Sanctus: I'm not too crazy about this one, which is about a bunch of relic-hunting space marines battling Chaos space marines and cultists and a weird prophet dude who is trying to set up a stable time loop by turning the Chaos space marines into statues using a dust storm made up of loyalist prayers and meanwhile up on a ship there's an Inquisitor guy and a demon gets lose after a navigator baron's son blows up a bomb in his boot while they're trying to torture him and then the Grey Knights have to fight the demon so that the inquisitor has enough time to start bombing the planet. (deep breath) I think the author tried to pack a little too much in this one.
Endeavor of Will: I liked this one. A Iron Warriors bad guy attacks two star forts guarding the Eye of Terror, and who shows up but the main charecter from Maldorax? I didn't realize that the giant hammer he uses called the "Fist of Dorn" has the part you hit someone with actually shaped like a fist, which I guess makes sense since he's a member of the Imperial Fists, but all I could think of was a gag weapon you'd use in a jrpg.
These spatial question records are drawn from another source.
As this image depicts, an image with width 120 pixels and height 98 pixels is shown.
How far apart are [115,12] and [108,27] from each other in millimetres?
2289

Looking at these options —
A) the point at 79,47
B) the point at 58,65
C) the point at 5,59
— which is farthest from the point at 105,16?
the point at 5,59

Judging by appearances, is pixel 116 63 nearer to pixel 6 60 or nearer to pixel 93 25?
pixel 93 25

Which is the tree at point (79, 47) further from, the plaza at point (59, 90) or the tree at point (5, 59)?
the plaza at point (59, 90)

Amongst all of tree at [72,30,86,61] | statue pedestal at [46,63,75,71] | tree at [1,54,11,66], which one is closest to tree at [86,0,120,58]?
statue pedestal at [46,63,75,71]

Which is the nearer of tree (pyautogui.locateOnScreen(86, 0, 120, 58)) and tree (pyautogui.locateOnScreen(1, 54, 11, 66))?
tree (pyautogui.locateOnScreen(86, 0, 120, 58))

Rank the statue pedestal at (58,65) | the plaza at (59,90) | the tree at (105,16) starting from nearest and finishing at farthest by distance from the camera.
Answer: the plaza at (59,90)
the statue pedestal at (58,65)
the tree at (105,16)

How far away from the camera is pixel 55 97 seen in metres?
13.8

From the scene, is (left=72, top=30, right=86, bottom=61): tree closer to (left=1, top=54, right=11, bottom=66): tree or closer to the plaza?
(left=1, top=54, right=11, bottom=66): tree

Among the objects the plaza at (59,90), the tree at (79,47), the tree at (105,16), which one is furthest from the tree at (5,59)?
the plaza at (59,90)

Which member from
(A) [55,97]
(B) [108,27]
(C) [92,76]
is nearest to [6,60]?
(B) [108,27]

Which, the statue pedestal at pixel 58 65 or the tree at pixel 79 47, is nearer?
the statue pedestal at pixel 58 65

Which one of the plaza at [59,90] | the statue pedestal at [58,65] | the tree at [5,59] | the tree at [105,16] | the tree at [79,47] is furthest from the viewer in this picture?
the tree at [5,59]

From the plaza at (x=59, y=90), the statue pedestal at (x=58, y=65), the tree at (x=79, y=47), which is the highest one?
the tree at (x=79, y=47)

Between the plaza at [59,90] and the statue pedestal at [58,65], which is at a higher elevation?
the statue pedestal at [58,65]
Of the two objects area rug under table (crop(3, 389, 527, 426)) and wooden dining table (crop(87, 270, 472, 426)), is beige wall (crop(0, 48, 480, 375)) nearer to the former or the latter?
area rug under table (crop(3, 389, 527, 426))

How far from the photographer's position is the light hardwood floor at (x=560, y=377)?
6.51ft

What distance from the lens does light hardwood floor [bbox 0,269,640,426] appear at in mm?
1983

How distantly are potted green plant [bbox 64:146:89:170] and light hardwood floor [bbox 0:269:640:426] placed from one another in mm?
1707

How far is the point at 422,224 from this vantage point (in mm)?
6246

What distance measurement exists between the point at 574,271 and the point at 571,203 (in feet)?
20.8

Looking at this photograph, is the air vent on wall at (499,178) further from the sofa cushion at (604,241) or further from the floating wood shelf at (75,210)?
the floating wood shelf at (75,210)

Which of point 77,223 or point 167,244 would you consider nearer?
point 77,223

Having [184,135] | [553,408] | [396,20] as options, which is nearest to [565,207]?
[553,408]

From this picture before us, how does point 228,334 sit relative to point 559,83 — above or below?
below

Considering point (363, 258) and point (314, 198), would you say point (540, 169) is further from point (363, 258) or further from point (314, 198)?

Fateweaver: This one was better than Sanctus, but I wasn't really a big fan of it. I will give it credit for wrapping up all the loose plot threads (no easy task!) and nailing the ending, a distressingly rare feat in W40k.
I guess that was "real fast" after all. Well, let me sum up quickly: It's a little confusing, but there's a lot of good action in here, hung on a frame that all comes together in a pleasing way at the end. It's stuck firmly in good-not-great territory, but it's easily worth the $9.